Source text -
######

Governments can easily get out of hand if not vigilantly watched and stopped
when necessary, or they will create situations where they can punish whoever
they want for whatever reason they say.

------
ilaksh
I like to think of the current structures that define and drive of our
'civilization' as a legacy design that is very difficult to replace, sort of
like PC and Von Neumann-ish architecture, or a giant Perl codebase.

I think that in this technological era, secret government (or private)
killings, war, domination of resources by force, etc., is completely
inexcusable. I think that the structures are unfortunately supported by
primitive Social Darwinist belief systems.

I am actually optimistic that when violence and violence suppression really
becomes an information technology (i.e., a non-wealthy person can run a
program/device that fabricates and launches his own swarm of protective
robots) that will lead to a more equal distribution of resources and generally
less violence and coercion. May sound far-fetched, and maybe it is.. but
things are so fucked up, I have to hope for some science-fictiony sounding
solutions.

------
AYBABTME
[quote] So there you have it: A former Air Force lieutenant colonel, speaking
on the record and using the present tense, said in 2011 that "private
contractors are whacking people like crazy over in Afghanistan for the CIA."
[/quote]

A journalist looking for any reference that would support his article. I'm not
saying the US Gov. isn't contracting private security firms to carry some of
their dirty work. But saying "Huh a former lt-col from the Air Force confirmed
<whatever>" isn't worth anything. In fact, all it does, in my opinion, is
uncover and expose how naive is the reporter.

A former Air Force lieutenant-colonel... is it supposed to mean anything? It's
a claim to Authority, with a weak authority to bring forward.

------
briandear
It's almost ridiculous how some people get so indignant about CIA; I can
almost feel their spittle as they shout at their computer screens. At the same
time, people get equally outraged when terrorists kill people and then want to
blame CIA for their failings.

######

Supplied material -
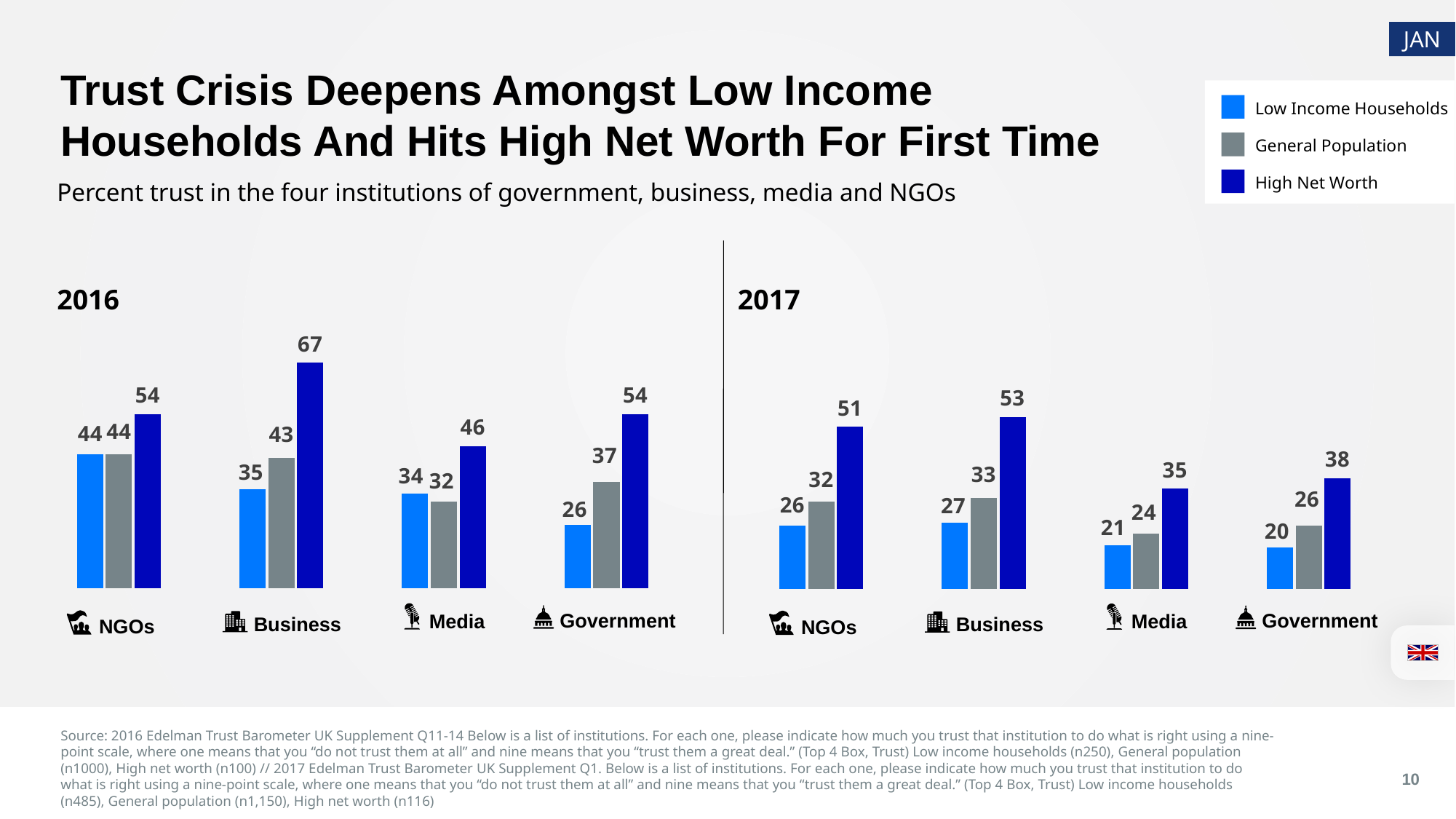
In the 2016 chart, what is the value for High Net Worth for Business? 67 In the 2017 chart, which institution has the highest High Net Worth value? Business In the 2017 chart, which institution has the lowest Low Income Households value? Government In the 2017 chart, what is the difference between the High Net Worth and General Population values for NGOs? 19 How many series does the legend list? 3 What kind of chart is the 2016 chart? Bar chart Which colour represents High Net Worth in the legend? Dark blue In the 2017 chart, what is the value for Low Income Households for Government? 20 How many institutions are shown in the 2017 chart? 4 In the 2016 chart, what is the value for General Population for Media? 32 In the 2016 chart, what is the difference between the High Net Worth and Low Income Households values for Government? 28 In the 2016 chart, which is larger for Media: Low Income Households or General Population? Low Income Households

######

Problems to work on -
1: Answer these from the thread about government and CIA killings, one line each:
(a) What does ilaksh compare the structures behind "civilization" to?
(b) In what year did the former Air Force lieutenant colonel in AYBABTME's quote make his statement?
(c) What does AYBABTME call the mention of a former Air Force lieutenant colonel?
2: Carry on with the thread about government and CIA killings from its last sentence.

Answers to the tasks -
1:
(a) A legacy design that is very difficult to replace, like PC and Von Neumann-ish architecture or a giant Perl codebase.
(b) 2011.
(c) A claim to Authority, with a weak authority to bring forward.

2:
It's a bad world. I am not sympathetic to the plight of those who associate
with terrorists (even if they themselves haven't committed a terrorist act)
and find themselves it Gitmo or dead. Are mistakes made? Of course, CIA has a
long history of public f'ups, however their degree of success is noteworthy,
though often unheralded. Bin Laden was found because of CIA, the Iranian and
North K nuke programs have been slowed and countless people AREN'T dead
because of CIA. The Berlin Wall and the collapse of the Soviet Bloc was
hastened due to CIA and Reagan forcing the issue by spending the Soviets into
insolvency because of the arms race. Kennedy, Johnson and Clinton were avid
weilders of covert action -- it's not a political party issue.

On the British side, MI6 is right there with CIA. The old Deuxiéme Bureau as
well as German Intelligence is highly active in the black operations side of
geopolitical affairs. This isn't peculiar to America, though in America, we
have a (mostly) free press and a scandal-hungry populace that tends to
sensationalize missteps or failures.

Let's not through the baby out with the bathwater. I'm far more worried about
getting blown up on the PATH train than ending up in CIA (or their proxy's)
crosshairs.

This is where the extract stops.